The six roles as a financial advisor
By Jeff Thorsteinson
I didn’t know what I signed up for when I launched into a career as a financial advisor. Well, that’s not entirely fair. I obviously knew I would be speaking to clients about things with “dollar signs” in front of them. I knew we’d discuss insurance, cash flow, and retirement planning. As I progressed in my career, I realized that I was more than just a financial advisor. In fact, when analyzing this notion, I realized that I wore, we wear, many hats.
As advisors, we carry out many roles in the lives of our clients, and these roles significantly impact their long-term financial success:
Listener: Market volatility can create significant emotional swings in client moods. Top advisors listen. They identify client fears and anxiety, try to understand the issues driving those feelings, and then provide a plan that will work for them.
Calibrate:
Educator: Top advisors educate clients about the relationship between risk and return, asset allocation, rebalancing, diversification, and investor discipline.
Calibrate: Source or create financial concepts for those meetings so that you have a story to tell about the benefits and pitfalls of a strategy. These concept pieces help you explain why you thought of the strategy for the client and empower them to decide either way.
Caretaker: Advisors are likely among the few professionals who take a long-term view of a client's financial health and welfare. In this role, advisors look long into the future for things that may impact the client’s wealth and keep them abreast of such news.
Calibrate: Reflect back on your client’s short-term, medium-term, and long-term goals. Map it out on a continuum, demonstrate what you do with this information, and reiterate why you take this "custodian" position.
Wealth Coach: It’s human nature to doubt a plan when circumstances begin to attack it. This is when the mentor role kicks in. In this instance, the advisor puts on the “wealth coach” hat and reinforces why staying the course is essential and what is needed to do so.

• _YOUR TASKS_:
1. In the article on a financial advisor's roles, why does an advisor need to take on the "wealth coach" role? Answer in one to three sentences.
2. According to the article on a financial advisor's roles, which three subjects did the author know would be discussed with clients?

• _RAW DATA_:
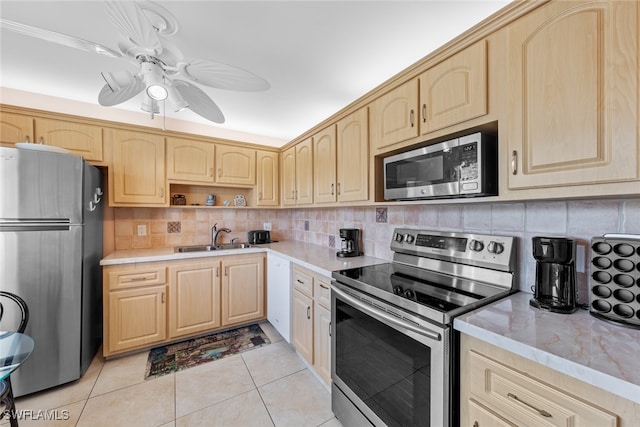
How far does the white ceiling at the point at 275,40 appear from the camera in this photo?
4.33ft

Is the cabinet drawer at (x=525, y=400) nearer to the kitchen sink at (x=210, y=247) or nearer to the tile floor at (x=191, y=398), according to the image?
the tile floor at (x=191, y=398)

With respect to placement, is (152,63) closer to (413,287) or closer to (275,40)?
(275,40)

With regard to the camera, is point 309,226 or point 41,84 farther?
point 309,226

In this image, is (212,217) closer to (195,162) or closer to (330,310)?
(195,162)

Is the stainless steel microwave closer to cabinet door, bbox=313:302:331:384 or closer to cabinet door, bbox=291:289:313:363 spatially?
cabinet door, bbox=313:302:331:384

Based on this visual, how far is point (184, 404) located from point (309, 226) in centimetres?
201

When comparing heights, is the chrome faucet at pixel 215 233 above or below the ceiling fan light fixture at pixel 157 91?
below

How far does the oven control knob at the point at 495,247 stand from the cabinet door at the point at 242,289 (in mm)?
2155

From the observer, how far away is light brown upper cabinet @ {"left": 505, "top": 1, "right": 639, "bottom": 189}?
0.77 metres

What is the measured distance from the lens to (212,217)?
122 inches

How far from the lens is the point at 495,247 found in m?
1.32

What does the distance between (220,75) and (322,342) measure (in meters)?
1.82

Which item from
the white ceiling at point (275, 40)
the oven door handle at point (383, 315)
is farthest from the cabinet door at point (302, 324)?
the white ceiling at point (275, 40)

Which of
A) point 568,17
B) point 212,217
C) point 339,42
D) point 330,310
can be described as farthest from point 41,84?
point 568,17
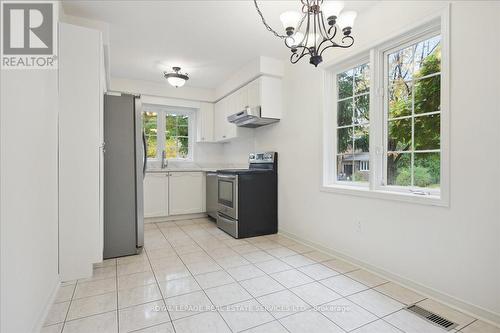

• _RESULTS IN ORDER_:
1. People naturally begin to doubt a plan when circumstances start to attack it. At that point, the advisor acts as a wealth coach and reinforces why staying the course is essential and what is needed to do so.

2. Insurance, cash flow, and retirement planning.